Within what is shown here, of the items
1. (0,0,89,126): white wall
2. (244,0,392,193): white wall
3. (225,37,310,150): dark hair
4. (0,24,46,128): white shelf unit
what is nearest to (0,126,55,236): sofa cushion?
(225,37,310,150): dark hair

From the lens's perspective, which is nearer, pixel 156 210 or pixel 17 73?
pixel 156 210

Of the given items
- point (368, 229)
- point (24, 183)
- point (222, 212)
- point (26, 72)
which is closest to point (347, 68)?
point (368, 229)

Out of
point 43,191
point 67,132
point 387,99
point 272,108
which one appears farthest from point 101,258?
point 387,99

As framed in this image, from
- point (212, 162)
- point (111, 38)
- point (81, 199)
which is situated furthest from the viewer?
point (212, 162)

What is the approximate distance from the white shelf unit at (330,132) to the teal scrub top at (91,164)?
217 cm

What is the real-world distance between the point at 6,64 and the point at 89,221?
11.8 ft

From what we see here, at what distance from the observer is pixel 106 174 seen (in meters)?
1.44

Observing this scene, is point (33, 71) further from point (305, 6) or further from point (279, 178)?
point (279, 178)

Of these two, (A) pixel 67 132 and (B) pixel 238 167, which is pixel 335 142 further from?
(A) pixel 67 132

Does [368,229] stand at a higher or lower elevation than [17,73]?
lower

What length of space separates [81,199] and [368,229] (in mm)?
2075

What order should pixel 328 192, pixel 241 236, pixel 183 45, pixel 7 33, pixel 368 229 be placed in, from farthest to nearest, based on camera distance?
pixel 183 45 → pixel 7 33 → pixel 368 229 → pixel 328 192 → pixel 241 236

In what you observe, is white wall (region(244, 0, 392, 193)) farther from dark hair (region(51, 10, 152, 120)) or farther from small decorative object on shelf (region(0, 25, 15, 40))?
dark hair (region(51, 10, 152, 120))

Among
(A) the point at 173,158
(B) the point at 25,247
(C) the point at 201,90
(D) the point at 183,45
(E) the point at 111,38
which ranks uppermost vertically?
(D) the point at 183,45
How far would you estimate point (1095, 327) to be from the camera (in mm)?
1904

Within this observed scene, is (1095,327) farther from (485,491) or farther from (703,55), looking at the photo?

§ **What the task requires**
Format the lines from the one containing "How far would" through the end of the records, inclusive, as a JSON list of strings with one string per line, omitting blank lines.

§ **Solution for this problem**
[
  "How far would you estimate point (1095, 327) to be from the camera (in mm)?",
  "1904",
  "Within this observed scene, is (1095,327) farther from (485,491) or farther from (703,55), looking at the photo?"
]